* _Instruções 1_
Segundo o texto sobre os protestos no México, em que data o PRI está programado para tomar posse?

* _Trecho da fonte_
═══

“Nós somos os filhos dos ideais que você não pôde matar.”
Uma jovem leva uma carta enquanto marcha com dezenas de milhares de pessoas na Cidade do México em 22 de julho passado. Vinte e poucos anos, cabelos pretos longos e jeans, sua mensagem captura o espírito e o sentido da história do novo movimento do México pela real democracia. Ao mesmo tempo, revela o ressentimento que especialmente os jovens sentem sobre as eleições presidenciais e um novo governo que para eles representa uma era de manipulação e repressão.
Semanas após as eleições presidenciais do México, milhares de pessoas protestaram contra o declarado vencedor, Enrique Peña Nieto, e o iminente retorno ao poder do partido que governou o México por mais de sete décadas. O Partido Revolucionário Institucional (PRI), que está programado para tomar posse em 1º de dezembro, enfrenta agora acusações crescentes de fraude, uma demanda legal para declara as eleições inválidas e um movimento jovem que se recusa a recuar.
“México, Sem o PRI”, “Instituto Eleitoral, seu covarde – Corrija as eleições!” e “México votou e Peña não ganhou!”, homens e mulheres cantavam esses slogans através das avenidas do centro da cidade na última manifestação, prometendo que o político mais conhecido por seu penteado e conexões com a antiga política de estilo mexicano nunca assumiria o cargo. A maioria dos manifestantes tem idade universitária, mas contingentes de trabalhadores, associações de moradores e cidadãos de todas as idades participam.
Muitos defendem o candidato da oposição e segundo lugar nas eleições, Manuel Andrés Lopéz Obrador. Mas a mídia, quando confrontada com as mensagens reais e os motivos do movimento, simplesmente proclama que todo o movimento é um artifício de maus perdedores.
#YoSoy132
O México está vendo o nascimento de um movimento pela real democracia. Ele é liderado por uma geração que quer romper o cinismo de uma nação acostumada à corrupção e ao autoritarismo. Seus membros não desafiam apenas os resultados das eleições, mas a própria definição de democracia.
O movimento chamado de “#YoSoy132” (#EuSou132) surgiu em protesto a Peña Nieto em alguns centros universitários locais baseado no princípio de que a democracia não pode ser comprada. Jovens sem memória adulta de viverem sob o PRI têm olhado para a história de seu país e decidiram que não querem voltar para lá.

═══

* _Registros de anotação de caixas em imagens_
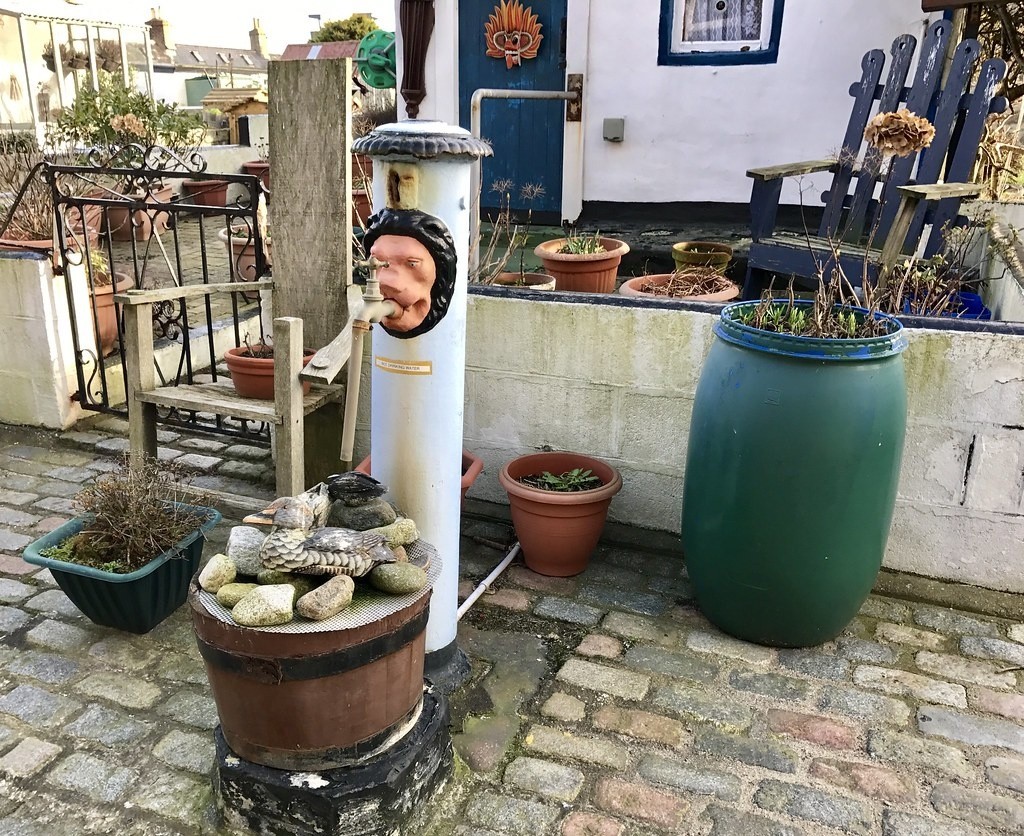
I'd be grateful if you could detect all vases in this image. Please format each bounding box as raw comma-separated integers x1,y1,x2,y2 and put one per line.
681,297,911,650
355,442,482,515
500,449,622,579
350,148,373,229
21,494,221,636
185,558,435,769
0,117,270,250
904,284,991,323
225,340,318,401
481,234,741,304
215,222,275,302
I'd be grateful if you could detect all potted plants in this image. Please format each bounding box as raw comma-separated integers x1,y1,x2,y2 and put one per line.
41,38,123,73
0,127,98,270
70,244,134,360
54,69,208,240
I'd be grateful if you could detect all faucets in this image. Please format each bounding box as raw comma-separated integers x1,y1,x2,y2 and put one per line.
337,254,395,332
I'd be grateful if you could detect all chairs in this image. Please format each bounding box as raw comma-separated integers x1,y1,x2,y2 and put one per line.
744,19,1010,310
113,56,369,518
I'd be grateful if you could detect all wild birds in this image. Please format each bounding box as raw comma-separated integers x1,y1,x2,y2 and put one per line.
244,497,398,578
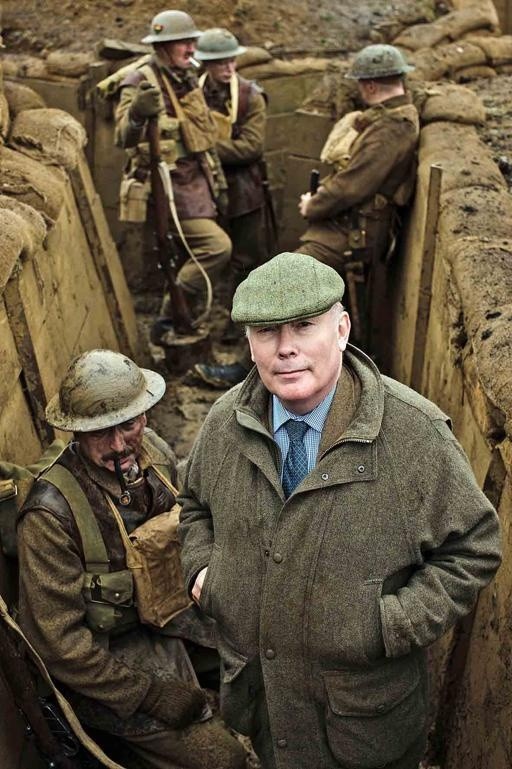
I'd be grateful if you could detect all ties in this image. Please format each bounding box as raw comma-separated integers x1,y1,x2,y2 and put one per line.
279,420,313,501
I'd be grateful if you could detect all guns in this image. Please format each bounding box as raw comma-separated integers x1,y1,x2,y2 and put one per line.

═══

* _Instruções 2_
Troque "in this image" por "in this picture" nos registros, do começo deles até a linha que contém "337,254,395,332", incluída, e reescreva só esse trecho, sem mudar mais nada. Deixe as imagens de fora.

* _Resposta esperada 1_
Em 1º de dezembro.

* _Resposta esperada 2_
I'd be grateful if you could detect all vases in this picture. Please format each bounding box as raw comma-separated integers x1,y1,x2,y2 and put one per line.
681,297,911,650
355,442,482,515
500,449,622,579
350,148,373,229
21,494,221,636
185,558,435,769
0,117,270,250
904,284,991,323
225,340,318,401
481,234,741,304
215,222,275,302
I'd be grateful if you could detect all potted plants in this picture. Please format each bounding box as raw comma-separated integers x1,y1,x2,y2 and put one per line.
41,38,123,73
0,127,98,270
70,244,134,360
54,69,208,240
I'd be grateful if you could detect all faucets in this picture. Please format each bounding box as raw comma-separated integers x1,y1,x2,y2 and put one per line.
337,254,395,332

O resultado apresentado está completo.